▶ [TRECHO DO TEXTO]:
Mais tarde, o prefeito divulgou o evento nas suas redes sociais, gabando-se do volumoso público, mas não informou que houve distribuição de cestas básicas, o que também é omitido pela reportagem da Secretaria de Comunicação da Prefeitura (Secom) publicada no portal do município.
O portal da Prefeitura informa que no mesmo evento houve inscrições de desempregados no Programa de Atendimento ao Trabalhador (PAT), aferição de pressão, medida de glicemia, distribuição de mudas de plantas e até uma apresentação de Buddy, o cão terapeuta da Guarda Civil Municipal (GCM), atividades que o prefeito tem levado a todos os seus eventos para atrair público.
Improbidade
Consultada pelo Portal Porque, a advogada Helena Ferraz considerou que essa prática viola princípios da administração pública e pode configurar improbidade administrativa. “Tanto a falta de publicidade e omissão da ação, bem como a promoção equivocada do agente público e personalização de atos públicos, como entrega de obras, atos e serviços configuram improbidade”, disse a advogada.
“Constitui ato de improbidade administrativa que atenta contra os princípios da administração pública a ação ou omissão dolosa que viole os deveres de honestidade, de imparcialidade e de legalidade, caracterizada por uma das seguintes condutas: praticar, no âmbito da administração pública e com recursos do erário, ato de publicidade que contrarie o disposto no § 1º do art. 37 da Constituição Federal, de forma a promover inequívoco enaltecimento do agente público e personalização de atos, de programas, de obras, de serviços ou de campanhas dos órgãos públicos”.

▶ [INSTRUÇÕES]: Continue o texto sobre o evento do prefeito a partir da última frase apresentada. Os itens não têm relação com o texto sobre o evento do prefeito.

Dados de raciocínio sobre geometria de cenas:
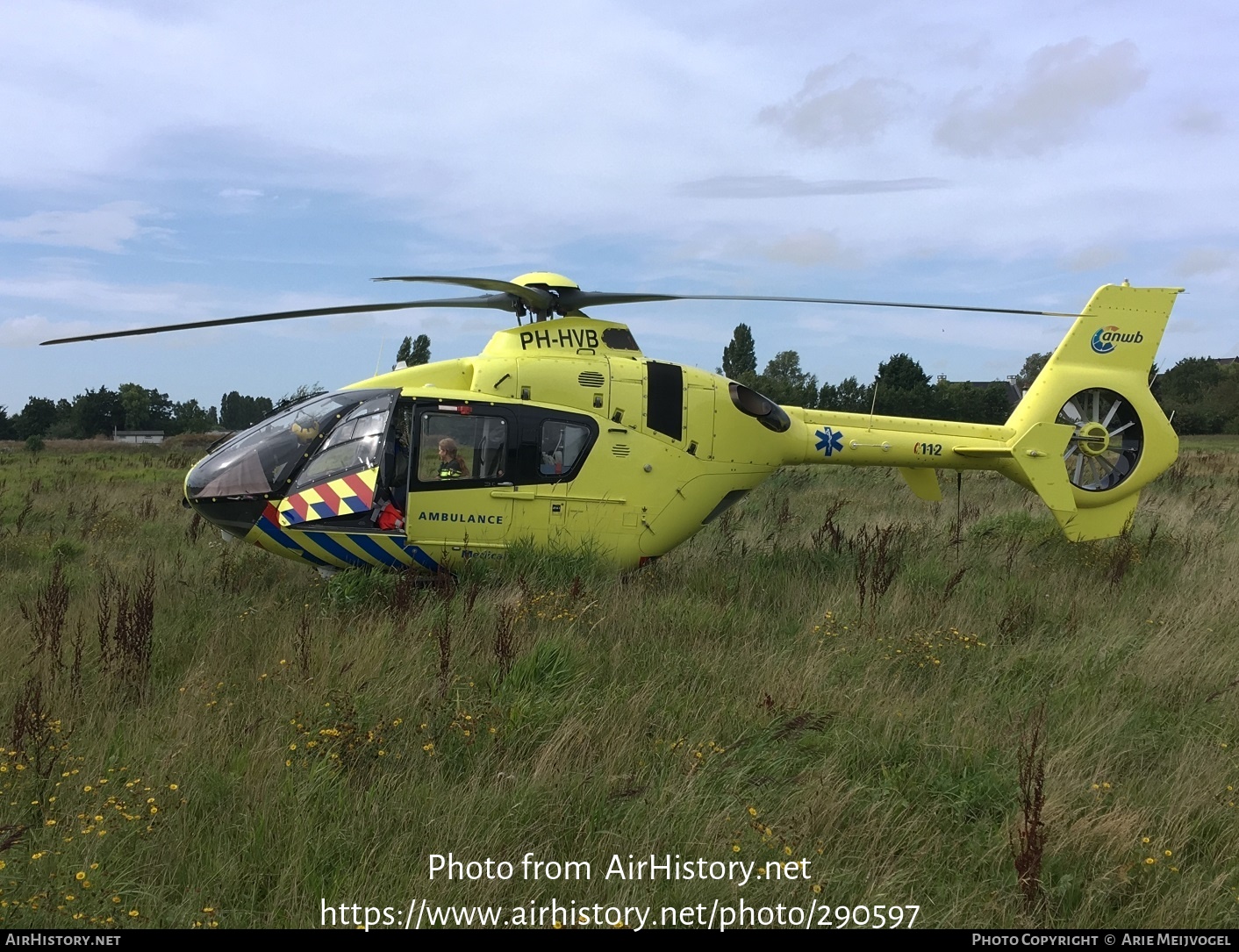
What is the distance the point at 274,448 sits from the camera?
8.12 metres

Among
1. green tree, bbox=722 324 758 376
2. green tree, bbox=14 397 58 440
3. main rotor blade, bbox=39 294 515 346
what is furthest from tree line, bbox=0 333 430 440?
main rotor blade, bbox=39 294 515 346

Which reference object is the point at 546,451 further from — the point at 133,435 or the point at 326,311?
the point at 133,435

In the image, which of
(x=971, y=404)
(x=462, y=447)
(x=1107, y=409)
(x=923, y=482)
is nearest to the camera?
(x=462, y=447)

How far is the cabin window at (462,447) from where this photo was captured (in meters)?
8.16

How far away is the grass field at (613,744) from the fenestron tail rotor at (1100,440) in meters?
2.11

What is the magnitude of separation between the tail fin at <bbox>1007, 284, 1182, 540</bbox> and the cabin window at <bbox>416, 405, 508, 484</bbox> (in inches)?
247

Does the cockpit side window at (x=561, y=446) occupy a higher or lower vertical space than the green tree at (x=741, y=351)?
lower

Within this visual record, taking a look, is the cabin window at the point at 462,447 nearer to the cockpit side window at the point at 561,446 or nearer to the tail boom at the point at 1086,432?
the cockpit side window at the point at 561,446

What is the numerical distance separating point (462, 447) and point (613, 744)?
4.19 metres

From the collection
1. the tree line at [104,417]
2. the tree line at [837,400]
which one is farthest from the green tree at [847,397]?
the tree line at [104,417]

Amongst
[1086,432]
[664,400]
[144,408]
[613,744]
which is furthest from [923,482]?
[144,408]

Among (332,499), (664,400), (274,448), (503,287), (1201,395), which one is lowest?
(332,499)

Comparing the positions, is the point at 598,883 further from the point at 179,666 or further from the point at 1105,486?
the point at 1105,486

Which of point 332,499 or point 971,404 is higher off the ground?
point 971,404
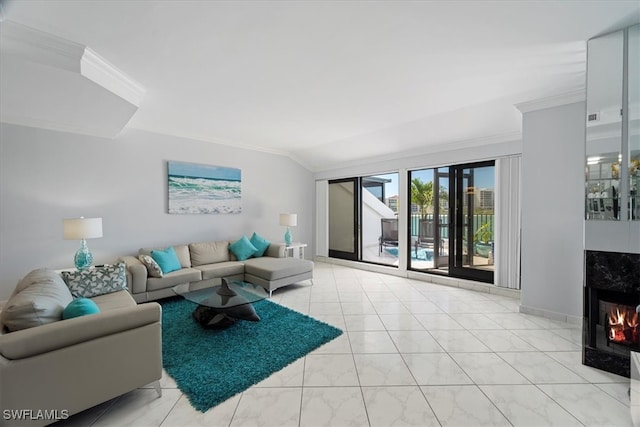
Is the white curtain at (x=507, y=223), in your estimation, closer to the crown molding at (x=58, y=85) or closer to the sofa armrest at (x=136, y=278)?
the crown molding at (x=58, y=85)

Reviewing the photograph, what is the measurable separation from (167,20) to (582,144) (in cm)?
414

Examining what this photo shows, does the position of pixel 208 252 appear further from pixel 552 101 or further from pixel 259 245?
pixel 552 101

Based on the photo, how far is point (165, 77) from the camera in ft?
8.59

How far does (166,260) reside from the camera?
3775mm

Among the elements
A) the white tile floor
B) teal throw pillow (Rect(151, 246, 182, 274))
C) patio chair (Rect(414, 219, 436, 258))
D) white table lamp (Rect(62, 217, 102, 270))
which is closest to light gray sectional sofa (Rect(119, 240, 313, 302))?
teal throw pillow (Rect(151, 246, 182, 274))

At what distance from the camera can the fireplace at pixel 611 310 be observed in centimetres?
199

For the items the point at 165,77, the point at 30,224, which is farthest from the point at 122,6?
the point at 30,224

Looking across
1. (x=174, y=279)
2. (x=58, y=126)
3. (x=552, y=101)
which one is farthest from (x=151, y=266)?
(x=552, y=101)

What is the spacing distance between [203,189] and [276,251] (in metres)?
1.81

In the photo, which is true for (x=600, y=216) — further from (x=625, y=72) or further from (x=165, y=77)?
(x=165, y=77)

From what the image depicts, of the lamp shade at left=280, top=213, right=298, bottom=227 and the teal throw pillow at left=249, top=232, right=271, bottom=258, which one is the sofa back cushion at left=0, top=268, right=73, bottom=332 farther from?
the lamp shade at left=280, top=213, right=298, bottom=227

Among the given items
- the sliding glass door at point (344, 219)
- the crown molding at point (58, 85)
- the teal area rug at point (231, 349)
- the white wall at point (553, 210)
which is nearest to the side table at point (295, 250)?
the sliding glass door at point (344, 219)

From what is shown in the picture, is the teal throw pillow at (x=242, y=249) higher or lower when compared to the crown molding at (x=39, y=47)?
lower

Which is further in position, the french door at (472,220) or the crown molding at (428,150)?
the french door at (472,220)
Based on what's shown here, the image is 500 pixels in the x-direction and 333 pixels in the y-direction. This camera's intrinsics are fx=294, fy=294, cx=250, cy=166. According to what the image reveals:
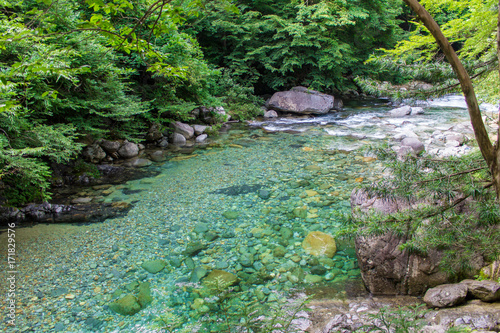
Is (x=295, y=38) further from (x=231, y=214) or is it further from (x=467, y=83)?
(x=467, y=83)

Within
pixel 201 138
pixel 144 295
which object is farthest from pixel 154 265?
pixel 201 138

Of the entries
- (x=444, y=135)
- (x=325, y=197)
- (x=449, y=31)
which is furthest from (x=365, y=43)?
(x=325, y=197)

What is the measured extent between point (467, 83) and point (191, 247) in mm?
4061

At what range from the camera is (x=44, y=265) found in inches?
163

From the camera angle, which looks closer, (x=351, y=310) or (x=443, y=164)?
(x=443, y=164)

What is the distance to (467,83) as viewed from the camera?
146 centimetres

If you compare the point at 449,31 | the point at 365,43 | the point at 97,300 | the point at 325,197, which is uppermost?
the point at 365,43

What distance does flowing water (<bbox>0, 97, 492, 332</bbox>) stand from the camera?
344 cm

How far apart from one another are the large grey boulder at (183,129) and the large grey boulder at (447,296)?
9.13m

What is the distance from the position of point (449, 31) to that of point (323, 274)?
21.0 ft

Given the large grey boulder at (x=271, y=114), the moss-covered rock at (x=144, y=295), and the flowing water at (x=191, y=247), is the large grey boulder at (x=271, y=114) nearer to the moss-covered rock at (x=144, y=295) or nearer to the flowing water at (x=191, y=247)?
the flowing water at (x=191, y=247)

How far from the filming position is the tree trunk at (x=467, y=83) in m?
1.46

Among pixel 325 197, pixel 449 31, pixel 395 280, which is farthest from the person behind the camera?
pixel 449 31

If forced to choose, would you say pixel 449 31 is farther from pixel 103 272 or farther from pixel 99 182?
pixel 99 182
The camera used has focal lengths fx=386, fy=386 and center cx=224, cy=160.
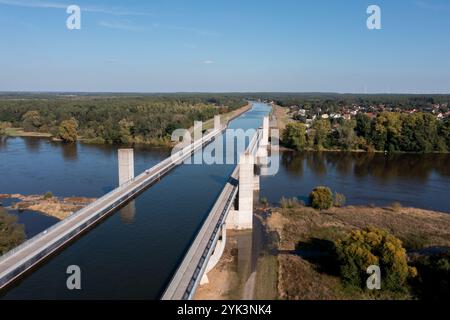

▶ [RESPOSTA]:
Helena lembra que a Política Nacional de Assistência Social determina que é dever do Estado não apenas prover alimentos às pessoas em vulnerabilidade social, mas também oferecer todo um acolhimento, incluindo bens e serviços correspondentes às carências de cada um.
No entanto, segundo ela, ao selecionar pessoas cadastradas em uma lista, sem a comprovada necessidade emergencial e fazer o chamamento um a um a um em local que não seja um centro de referência, Manga feriu o princípio da impessoalidade.
“E, ainda, privando essas pessoas de fazerem parte de toda essa estrutura do Cras, que avalia moradia, encaminha para médicos, oportunidades de trabalho, formação e outros. Isso acaba se transformando em uma ação assistencialista, pois impossibilita que essas pessoas façam parte de uma política pública permanente”, explica Helena.
Para ela, o que também reforça o caráter assistencialista da prática é o fato de que a cesta básica é um benefício eventual, a ser distribuído mediante uma situação temporária de emergência.
“ No entanto, em uma cidade que não investe dinheiro público na aquisição de cestas básicas, mas que vive com uma realidade de cerca de 13 mil famílias inscritas nos centros de referências espalhados pela cidade, distribuir o bem, aleatoriamente, tem mais caráter pessoal do que social”, conclui Helena.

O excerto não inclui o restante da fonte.